Ruhlarımız, bedenlerimizde yabancı kalmıştır.
Dünyamızın sonu eziyet ve vebaldir.
Ömrümüz boyunca araştırmalarımızdan istifâde etmedik.
Sadece onun bunun dediklerini toplamak dışında.51
“Ben kelâm yollarını ve felsefe metodlarını inceden inceye inceledim de bunları, ne bir hastaya şifa verecek ne de bir susamışı kandıracak nitelikte görmedim. (Allah’a ulaştıran) yolların en yakınının Kur’ân yolu olduğunu gördüm. Allah’ın sıfatlarını ispat hususunda:
“Rahman arşa istiva etti.” (Tâhâ, 5)
“Güzel söz ancak O’na yükselir (çıkar).” (Fâtır, 10)
ayetlerini, eksiklik ve kusur belirten sıfatları reddetme hususunda ise:
“O’nun benzeri hiçbir şey yoktur.” (Şûrâ, 11)
“Onlar O’nu ilmen (bilgice) kavrayamazlar.” (Tâhâ, 110)
ayetlerini oku.
Benim deneyimimi geçiren kimse, benim bildiğim gibi bilir.”52 Râzî’nin sözü burada bitti.

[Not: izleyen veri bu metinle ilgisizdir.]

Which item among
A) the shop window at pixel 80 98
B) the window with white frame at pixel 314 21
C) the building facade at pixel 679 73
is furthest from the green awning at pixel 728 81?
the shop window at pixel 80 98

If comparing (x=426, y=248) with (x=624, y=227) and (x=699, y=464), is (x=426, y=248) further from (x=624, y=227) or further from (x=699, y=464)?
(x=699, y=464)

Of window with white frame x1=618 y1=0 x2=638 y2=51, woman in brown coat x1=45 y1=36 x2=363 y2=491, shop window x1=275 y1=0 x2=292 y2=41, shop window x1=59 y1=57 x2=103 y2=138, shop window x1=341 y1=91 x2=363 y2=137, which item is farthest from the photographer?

Şimdi nasıl oluyor da, kendilerinin sapıklık ve şaşkınlık içinde olduklarını itiraf eden bu şaşkınların yolu, Allah’ın kendilerine bahşettiği ilim ve hikmetle diğer peygamberlerin ümmetleri arasından sıyrılıp çıkarak onlara üstün gelen hidâyet önderleri ve gece karanlığının kandilleri olan selefin yolundan daha bilgili ve daha hikmetli olabiliyor?! Onlar öylesine, imân ve ilim gerçeklerini idrak etmişlerdi ki, başkalarının bütün bilgileri toplanıp onlarınkinin yanına konsa, başkalarını bunlarla karşılaştırmak isteyen bu yaptığından utanırdı. Öyleyse nasıl oluyor da başkalarının onlardan daha üstün olduğu hükmü verilebilmektedir?!

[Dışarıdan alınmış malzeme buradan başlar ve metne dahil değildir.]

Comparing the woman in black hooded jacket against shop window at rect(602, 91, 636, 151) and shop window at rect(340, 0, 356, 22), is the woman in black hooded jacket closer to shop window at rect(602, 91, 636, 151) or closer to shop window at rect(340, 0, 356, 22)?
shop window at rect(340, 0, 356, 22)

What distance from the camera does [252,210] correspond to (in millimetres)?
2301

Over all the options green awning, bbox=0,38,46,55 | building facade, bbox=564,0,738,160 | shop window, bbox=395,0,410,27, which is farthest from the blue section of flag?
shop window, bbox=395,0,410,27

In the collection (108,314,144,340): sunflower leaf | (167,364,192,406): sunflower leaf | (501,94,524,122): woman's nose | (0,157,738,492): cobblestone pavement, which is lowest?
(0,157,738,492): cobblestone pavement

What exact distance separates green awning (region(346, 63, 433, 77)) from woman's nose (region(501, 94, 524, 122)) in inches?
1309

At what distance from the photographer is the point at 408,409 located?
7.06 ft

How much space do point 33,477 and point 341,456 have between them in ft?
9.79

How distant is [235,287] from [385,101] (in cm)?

Böylece selefin yolunun daha sağlıklı, daha bilgili ve daha hikmetli olduğu ortaya çıkar.
BEŞİNCİ BÖLÜM
Sonradan Gelen Bazı Kimselerin Selefin Yolu Hakkındaki Kötü Niyetli Nakilleri
Sonradan gelenlerden bazıları şöyle demişlerdir: “Selefin sıfat nasları hakkındaki görüşü (yolu), sıfat naslarını (lafızlarını) geldiği gibi alıp açık anlamlarının (zâhirlerinin) kastedilmediğine inanmaktır.”

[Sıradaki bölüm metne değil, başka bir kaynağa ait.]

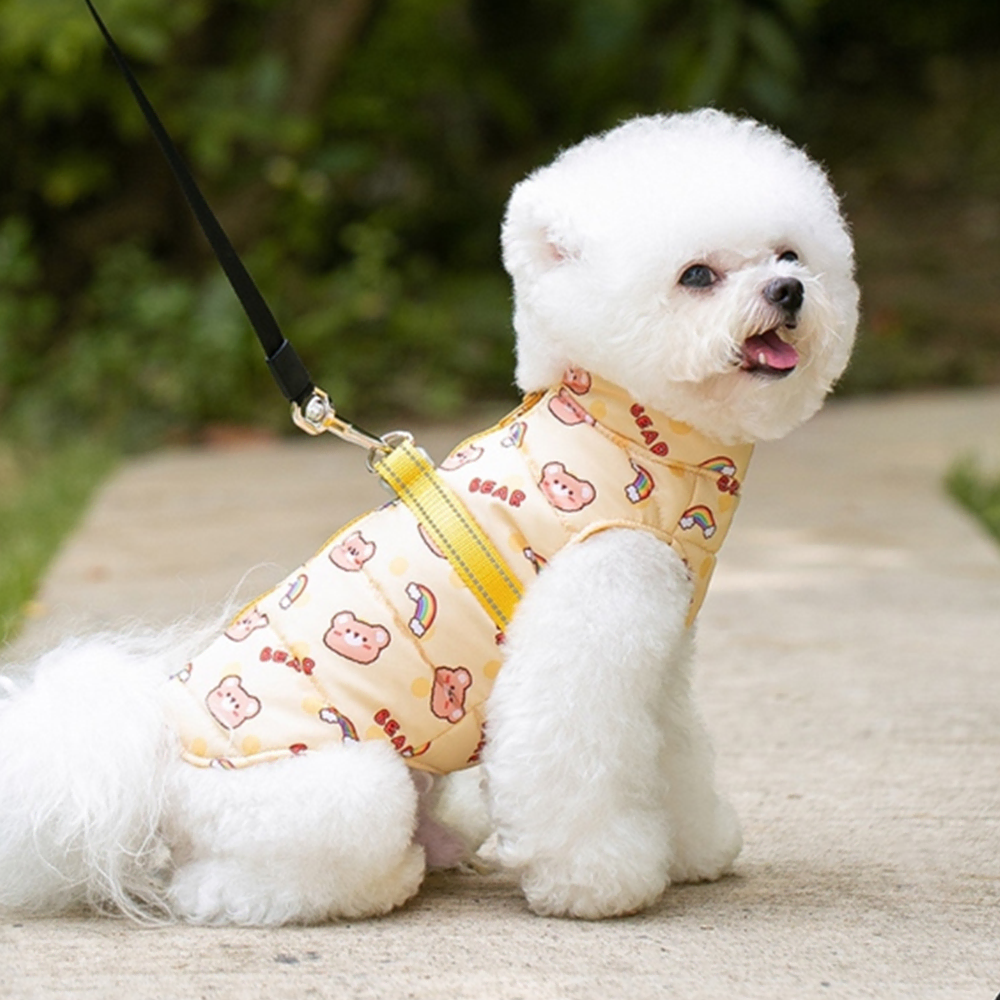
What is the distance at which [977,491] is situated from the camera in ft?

Doğal olarak, böyle bir sözü geneli itibarıyla olduğu gibi almak problem olabilmektedir. Çünkü “zâhir=açık anlam” sözü mücmel olup aşağıdaki şu ayrıntılı açıklamaya gereksinim duyar:
1- Eğer zâhir sözüyle, bu naslardan, teşbîhe (benzetmeye) kaçmaksızın Allah’ın, kemâline yaraşır sıfatları olduğu ortaya konmak istenmişse, bu kesinlikle kastedilen anlamdır. Kastedilen anlamın bu olmadığını söyleyen kimse şayet buna kendisi inanmışsa sapıtmış, yok bu sözü yâni kastedilen anlamın bu olmadığını selefe nispet etmişse yalancı veya hatalı olmuştur.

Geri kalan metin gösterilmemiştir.